Baillie studied medicine at the University of Edinburgh (BSc (Hons) in Physiology, 1999; MB ChB, 2002) and completed specialist training in anaesthesia and critical care. He was awarded a PhD from Edinburgh in 2012 for work in statistical genetics in infectious disease, and held Wellcome Trust clinical fellowships before appointment to his current chair in 2021.

==Research==

===Host Genomics and therapeutics===

Baillie's research has been built on the prediction that the host genome can reveal therapeutically-actionable mechanisms of disease. He discovered multiple human genes important in critical illness caused by influenza
 and COVID-19. He started the GenISIS study in 2009, and the GenOMICC study in 2015, to examine genetic predisposition to severe infections. GenOMICC has now recruited over 44,000 criticall-ill patients, and claims to be the largest consented research study in the history of critical care medicine worldwide.

In 2020 Baillie found host genetic associations, including pathways involving TYK2, that revealed how the human immune system damages patients' lungs in severe Covid-19. Baillie predicted that a TYK2-inhibiting drug, baricitinib, would be an effective treatment. As a direct result of this, baricitinib was tested in the RECOVERY trial, and found to be effective.
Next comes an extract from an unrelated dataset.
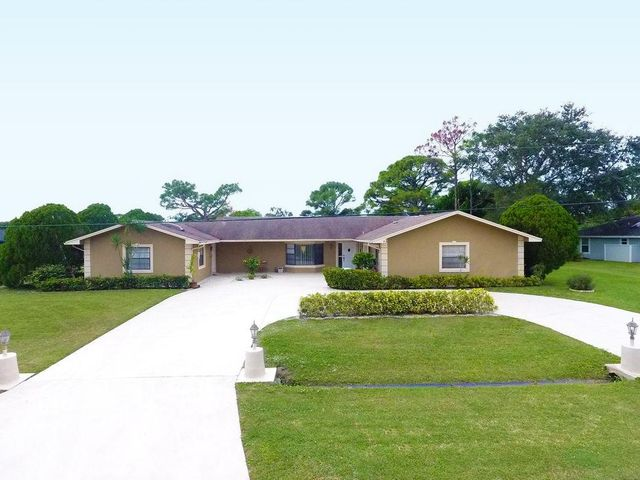 Beautiful and spacious 5 bedroom, 4 bath single family house in Port St. Lucie. This amazing 3, 169 sqft pool home sits on a 0.44 acre lot. The 5th bedroom and 4th bathroom are part of an attached efficiency that can be used as a mother-in-law suite, home office, etc. The recently painted circular driveway has plenty of space for a boat or an RV. If you like to relax, take a dip in the amazing salt water pool in the back. The house is conveniently located in a very quiet street less than 5 minutes away from Publix and a shopping center and 10 minutes away from the Treasure Coast Square Mall. Jensen Beach Park and the Turnpike are just about 10 miles away.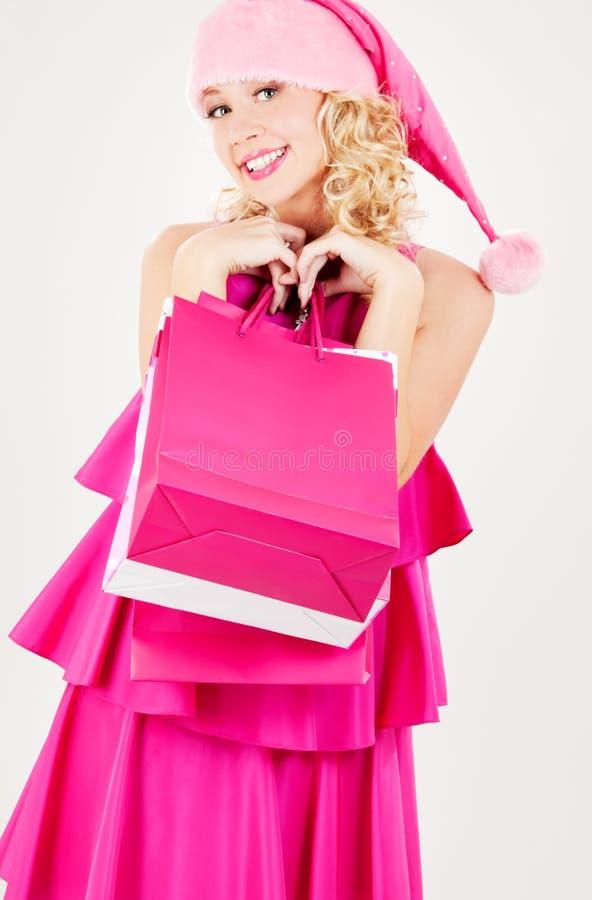 Het vrolijke meisje van de santahelper met het winkelen zakken stock afbeeldingen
===High altitude research===

In 2001, as an undergraduate, Baillie founded Apex (Altitude Physiology Expeditions), a high-altitude research charity, and led its first expedition to a high-altitude laboratory in Bolivia. The organisation continues to run research expeditions every few years and supported early-career clinicians entering academic medicine. Baillie's work on clinical subgrouping in acute mountain sickness contributed to a revised international consensus definition of the condition.
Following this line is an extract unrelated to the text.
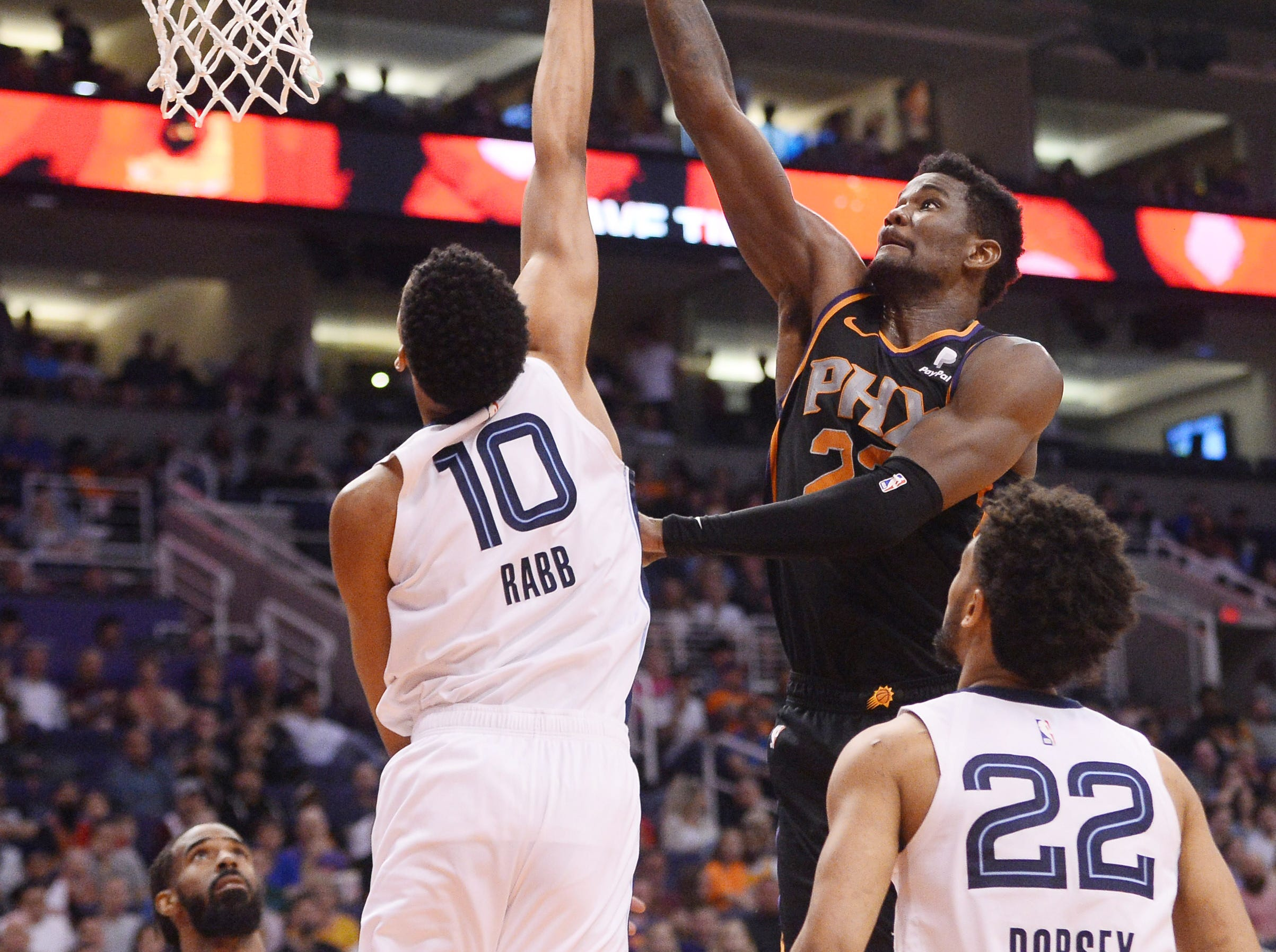 Mar 30, 2019; Phoenix, AZ, USA; Phoenix Suns center Deandre Ayton (22) shoots over Memphis Grizzlies forward Ivan Rabb (10) during the first half at Talking Stick Resort Arena. Mandatory Credit: Joe Camporeale-USA TODAY Sports
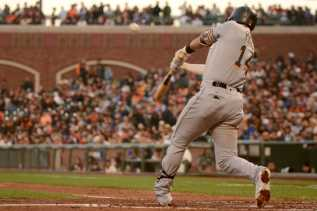 Miami Marlins third baseman Martin Prado (14) hits a foul ball in the fourth inning as the Miami Marlins face the San Francisco Giants at AT&T Park on Friday, July 8, 2017.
===Clinical Characterisation Protocol===

Baillie led a global consensus group and created the ISARIC/WHO Clinical Characterisation Protocol (CCP) in 2011 to eliminate delays in research set-up during disease outbreaks by sharing open-source infrastructure for outbreak research. The CCP has in use in many countries worldwide, and was used to the first characterisation report of novel coronavirus from Wuhan.

During the COVID-19 pandemic the protocol was activated across all UK hospitals under Baillie's joint leadership of ISARIC4C, the largest observational research study of hospitalised Covid-19 patients anywhere in the world. The UK protocol was later activated for the 2022 outbreak of unexplained acute hepatitis in children. In that outbreak, Baillie co-chaired the UK public health response group and co-led work identifying an infectious and genetic cause of the illness.

===Computational biology===

Baillie was a key contributor to the FANTOM5 international consortium, in which he used machine learning to partition co-expression signals at promoter resolution from 5′ RNA sequencing data, inferring the function of genes implicated in the host response to influenza. FANTOM5 remains foundational to the field of AI genomic language models as the most comprehensive and highest-resolution source of transcription initiation sites in the human genome.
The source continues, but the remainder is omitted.